◆ ACTIVITY LIST:
1. In the article on LLM safety filters, what happens in the game when the player crosses the boundary of what is acceptable?
2. From the article on LLM safety filters, pull out the passage that opens with the words containing "AI (cow) tools" and closes with "smooth user experience.".

╭─ PAGE TEXT

Safety Filters make LLMs defective tools

2 January 2025

… and how smarter implementations can turn them from obstacles to allies.

AI (cow) tools of the future

When working with LLM-based applications, you quickly realise that trusting the LLM output without a second thought is not the best idea. Unreliable LLM answers is something developers must address, to ensure a smooth user experience.

Whenever we allow user input, the LLM responses will frequently miss the mark. One big reason for this is the safety filtering. Even if we accept the premise that safety filters are necessary, their implementation is so poor that it is hard to believe it is really taken seriously.

We’ll demonstrate this through our game JOBifAI. Although JOBifAI showcases new gameplay mechanics made possible by LLMs, we certainly did not anticipate the number of kludgy workarounds we would have to implement to make it work. In JOBifAI, the hero submitted an AI-generated portfolio to a company and got a job interview from it. Given that context, in the player’s whole environment, there is a general expectation of socially acceptable behavior.

Let’s take an example. The game asks to “Describe what you do”, and the mischievious player decides to ask for instruction on how to make an improvised explosive device (IED). Now imagine how it would go in real life, asking a secretary in the lobby of an entertainment company? There is no possible universe where the secretary would give detailed instructions and a bill of materials. She would be from confused to terrified, and would probably call the security. What happens in the game? Exactly that. If the player crosses the boundary of what is acceptable, the secretary calls security, and it’s an instant game over.

So in theory this is simple and there is nothing that would let the LLM answer very unsafe replies.

Screenshot of the hero being unreasonable.Screenshot of the hero being forcefully ejected.

A story in two parts

technical implementation

Now let’s see how to do it on a technical level. The prompts have this general form:

Give the result as a json dictionary of the form '{"choice": c, "sentence": s}', where c is the choice that best describes the player action and s is a description of the result of this action.

There are 3 main reasons this prompt call would fail:

The first 2 are technical issues that should be retried no matter what, and do not really assume any kind of wrongdoing on the player. If the player is billed per query, these should theoretically not be counted as individual requests. The third kind does. If a player is consistently providing unsafe queries, that player is going to incur a much higher cost per query than others. Because the technical failures are too frequent, there is no way to just return an error in case it fails, as it would significantly degrade the user experience.

In principle, we would retry the queries that failed for technical reasons indefinitely and reject the others. Since this is not possible, the current mechanism to bypass these problems is to retry asking 3 times. Answer success rate, corresponding to 1, 2, or 3 retries, is roughly 75, 90, 99%. These percentages are not hard data but rather come from playtesting and experiencing errors fairly frequently, rarely, to almost never.

a better implementation: a real API

To solve this, there could simply be some error codes to notify of the possible problems:

Or at the very least, have 1 error code “refused for safety reasons”, separate from technical error codes.

The next question is, how reliable these codes would be compared to other LLM answers? As we discussed previously, retrying the query 3 times is sufficient to eliminate almost all errors. This is because the safety trigger is generally even more unreliable than typical answers.

╰─
╭─ RECORD EXCERPTS

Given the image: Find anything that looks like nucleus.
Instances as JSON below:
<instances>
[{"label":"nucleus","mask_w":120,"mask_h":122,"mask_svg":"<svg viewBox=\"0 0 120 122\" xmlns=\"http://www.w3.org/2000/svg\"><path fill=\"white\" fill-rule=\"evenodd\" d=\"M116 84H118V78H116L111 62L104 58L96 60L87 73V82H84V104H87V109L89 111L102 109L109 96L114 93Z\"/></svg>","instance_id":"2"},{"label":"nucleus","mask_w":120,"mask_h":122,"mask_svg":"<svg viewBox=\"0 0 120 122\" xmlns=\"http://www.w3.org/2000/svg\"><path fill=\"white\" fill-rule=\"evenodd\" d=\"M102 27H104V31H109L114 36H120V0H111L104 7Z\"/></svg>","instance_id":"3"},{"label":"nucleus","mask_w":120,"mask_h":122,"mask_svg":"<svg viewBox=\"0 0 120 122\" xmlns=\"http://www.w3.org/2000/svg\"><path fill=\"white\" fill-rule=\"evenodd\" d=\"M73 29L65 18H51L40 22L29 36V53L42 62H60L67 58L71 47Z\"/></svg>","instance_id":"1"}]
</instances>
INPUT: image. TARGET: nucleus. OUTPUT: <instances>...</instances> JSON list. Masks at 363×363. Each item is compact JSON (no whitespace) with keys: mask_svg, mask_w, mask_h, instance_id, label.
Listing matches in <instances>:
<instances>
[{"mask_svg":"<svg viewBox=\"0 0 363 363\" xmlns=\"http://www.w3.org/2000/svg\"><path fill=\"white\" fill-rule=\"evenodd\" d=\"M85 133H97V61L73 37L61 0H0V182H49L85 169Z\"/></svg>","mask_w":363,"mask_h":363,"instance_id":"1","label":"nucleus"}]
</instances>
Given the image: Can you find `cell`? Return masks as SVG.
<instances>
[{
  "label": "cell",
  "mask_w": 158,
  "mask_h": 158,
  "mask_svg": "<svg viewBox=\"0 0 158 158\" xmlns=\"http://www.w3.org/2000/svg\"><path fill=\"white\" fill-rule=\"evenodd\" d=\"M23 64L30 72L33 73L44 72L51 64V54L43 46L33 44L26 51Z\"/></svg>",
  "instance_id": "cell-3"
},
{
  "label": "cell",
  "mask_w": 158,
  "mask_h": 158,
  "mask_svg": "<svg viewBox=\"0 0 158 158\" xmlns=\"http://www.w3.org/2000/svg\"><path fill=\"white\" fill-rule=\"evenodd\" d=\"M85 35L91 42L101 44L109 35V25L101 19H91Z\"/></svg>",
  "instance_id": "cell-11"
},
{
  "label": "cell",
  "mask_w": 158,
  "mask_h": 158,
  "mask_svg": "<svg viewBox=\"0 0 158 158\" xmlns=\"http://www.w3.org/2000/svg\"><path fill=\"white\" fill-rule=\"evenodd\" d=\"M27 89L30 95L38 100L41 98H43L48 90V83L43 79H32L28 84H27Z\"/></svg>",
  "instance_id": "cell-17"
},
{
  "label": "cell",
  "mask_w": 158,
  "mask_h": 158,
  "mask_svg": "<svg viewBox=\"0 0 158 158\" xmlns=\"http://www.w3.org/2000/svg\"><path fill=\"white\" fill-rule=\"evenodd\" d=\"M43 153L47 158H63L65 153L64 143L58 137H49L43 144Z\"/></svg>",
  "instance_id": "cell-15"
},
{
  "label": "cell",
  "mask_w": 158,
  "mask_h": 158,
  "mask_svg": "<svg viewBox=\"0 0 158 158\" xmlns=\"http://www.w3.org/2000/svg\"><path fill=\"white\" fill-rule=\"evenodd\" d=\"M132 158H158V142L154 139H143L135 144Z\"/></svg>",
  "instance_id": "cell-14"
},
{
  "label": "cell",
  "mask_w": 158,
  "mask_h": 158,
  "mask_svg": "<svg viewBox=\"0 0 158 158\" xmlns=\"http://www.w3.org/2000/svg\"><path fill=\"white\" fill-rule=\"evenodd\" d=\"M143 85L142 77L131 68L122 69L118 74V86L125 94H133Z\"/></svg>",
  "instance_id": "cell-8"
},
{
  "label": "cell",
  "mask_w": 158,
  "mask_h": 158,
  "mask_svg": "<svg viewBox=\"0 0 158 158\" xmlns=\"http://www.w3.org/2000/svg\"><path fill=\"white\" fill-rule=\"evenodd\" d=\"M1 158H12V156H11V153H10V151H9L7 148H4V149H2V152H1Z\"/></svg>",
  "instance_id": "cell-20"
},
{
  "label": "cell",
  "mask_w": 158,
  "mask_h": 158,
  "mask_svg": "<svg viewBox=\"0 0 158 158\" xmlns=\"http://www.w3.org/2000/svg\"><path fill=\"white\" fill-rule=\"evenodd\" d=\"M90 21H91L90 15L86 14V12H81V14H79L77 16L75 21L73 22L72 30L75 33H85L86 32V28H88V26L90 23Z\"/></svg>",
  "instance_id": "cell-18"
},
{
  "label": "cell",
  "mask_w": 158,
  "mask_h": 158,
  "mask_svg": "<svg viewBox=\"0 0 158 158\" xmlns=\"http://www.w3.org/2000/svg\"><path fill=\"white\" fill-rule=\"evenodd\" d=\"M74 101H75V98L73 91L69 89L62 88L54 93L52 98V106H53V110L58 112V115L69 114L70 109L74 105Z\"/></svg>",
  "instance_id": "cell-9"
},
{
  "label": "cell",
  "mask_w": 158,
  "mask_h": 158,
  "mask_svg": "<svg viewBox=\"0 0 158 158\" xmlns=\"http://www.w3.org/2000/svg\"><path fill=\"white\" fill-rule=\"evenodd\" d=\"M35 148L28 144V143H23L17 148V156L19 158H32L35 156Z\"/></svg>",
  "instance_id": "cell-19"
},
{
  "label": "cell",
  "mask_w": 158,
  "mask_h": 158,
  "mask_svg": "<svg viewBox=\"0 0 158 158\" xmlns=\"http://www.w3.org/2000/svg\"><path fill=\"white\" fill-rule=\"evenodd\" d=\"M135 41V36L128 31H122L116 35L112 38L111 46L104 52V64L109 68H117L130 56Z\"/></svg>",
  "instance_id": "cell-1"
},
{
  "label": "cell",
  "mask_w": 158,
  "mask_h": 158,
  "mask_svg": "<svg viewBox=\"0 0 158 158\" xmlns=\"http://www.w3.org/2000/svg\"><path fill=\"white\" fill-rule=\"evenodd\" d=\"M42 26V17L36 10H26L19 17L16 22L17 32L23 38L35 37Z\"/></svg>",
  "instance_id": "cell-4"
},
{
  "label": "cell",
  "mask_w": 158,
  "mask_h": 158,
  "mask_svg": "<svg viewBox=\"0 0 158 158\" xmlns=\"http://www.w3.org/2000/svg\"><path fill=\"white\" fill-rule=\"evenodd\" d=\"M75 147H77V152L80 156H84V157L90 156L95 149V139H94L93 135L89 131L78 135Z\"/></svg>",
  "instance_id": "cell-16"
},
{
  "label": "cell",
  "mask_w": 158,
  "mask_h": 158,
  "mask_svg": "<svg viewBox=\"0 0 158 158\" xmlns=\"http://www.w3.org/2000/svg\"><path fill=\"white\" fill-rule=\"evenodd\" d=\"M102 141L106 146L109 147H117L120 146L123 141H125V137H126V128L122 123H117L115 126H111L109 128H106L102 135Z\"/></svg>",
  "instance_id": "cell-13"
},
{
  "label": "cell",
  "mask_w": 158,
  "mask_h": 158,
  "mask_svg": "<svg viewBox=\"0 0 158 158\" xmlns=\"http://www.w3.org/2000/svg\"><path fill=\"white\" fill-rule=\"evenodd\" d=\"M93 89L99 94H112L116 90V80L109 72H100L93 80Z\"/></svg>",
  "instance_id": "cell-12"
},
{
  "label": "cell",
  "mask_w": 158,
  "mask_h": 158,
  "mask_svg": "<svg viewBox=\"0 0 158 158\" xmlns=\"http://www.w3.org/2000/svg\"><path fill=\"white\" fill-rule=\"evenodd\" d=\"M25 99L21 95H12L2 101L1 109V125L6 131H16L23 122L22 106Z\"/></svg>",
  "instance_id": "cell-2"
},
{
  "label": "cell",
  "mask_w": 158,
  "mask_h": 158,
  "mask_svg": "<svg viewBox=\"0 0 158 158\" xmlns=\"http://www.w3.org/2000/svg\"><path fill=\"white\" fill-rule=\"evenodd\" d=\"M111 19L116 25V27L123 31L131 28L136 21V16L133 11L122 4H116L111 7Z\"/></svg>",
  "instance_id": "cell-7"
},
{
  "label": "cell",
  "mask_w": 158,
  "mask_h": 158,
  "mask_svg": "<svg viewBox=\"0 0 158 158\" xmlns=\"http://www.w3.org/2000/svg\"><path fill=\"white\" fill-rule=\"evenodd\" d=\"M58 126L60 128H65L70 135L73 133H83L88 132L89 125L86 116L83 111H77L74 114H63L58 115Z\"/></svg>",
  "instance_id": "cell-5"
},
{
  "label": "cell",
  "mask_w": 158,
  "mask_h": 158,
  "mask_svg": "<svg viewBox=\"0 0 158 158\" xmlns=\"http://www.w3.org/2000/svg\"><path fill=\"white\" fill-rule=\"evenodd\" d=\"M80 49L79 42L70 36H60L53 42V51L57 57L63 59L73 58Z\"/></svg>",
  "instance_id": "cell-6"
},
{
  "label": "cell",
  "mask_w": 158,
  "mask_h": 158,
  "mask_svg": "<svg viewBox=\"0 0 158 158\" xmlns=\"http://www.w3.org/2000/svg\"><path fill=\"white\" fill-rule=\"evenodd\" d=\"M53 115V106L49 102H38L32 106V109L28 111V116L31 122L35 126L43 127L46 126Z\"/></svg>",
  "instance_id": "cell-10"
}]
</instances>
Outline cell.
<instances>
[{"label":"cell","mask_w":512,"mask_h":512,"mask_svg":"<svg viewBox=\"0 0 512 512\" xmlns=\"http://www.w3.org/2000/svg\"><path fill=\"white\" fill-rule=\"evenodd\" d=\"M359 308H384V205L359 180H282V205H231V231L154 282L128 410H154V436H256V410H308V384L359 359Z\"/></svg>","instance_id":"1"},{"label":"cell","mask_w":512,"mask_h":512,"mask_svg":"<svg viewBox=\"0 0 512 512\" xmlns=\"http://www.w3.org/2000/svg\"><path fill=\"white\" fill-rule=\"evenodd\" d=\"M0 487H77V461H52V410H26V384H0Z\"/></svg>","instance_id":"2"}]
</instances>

╰─

◆ SOLUTIONS TO EACH TASK:
1. The secretary calls security, and it's an instant game over.

2.
AI (cow) tools of the future

When working with LLM-based applications, you quickly realise that trusting the LLM output without a second thought is not the best idea. Unreliable LLM answers is something developers must address, to ensure a smooth user experience.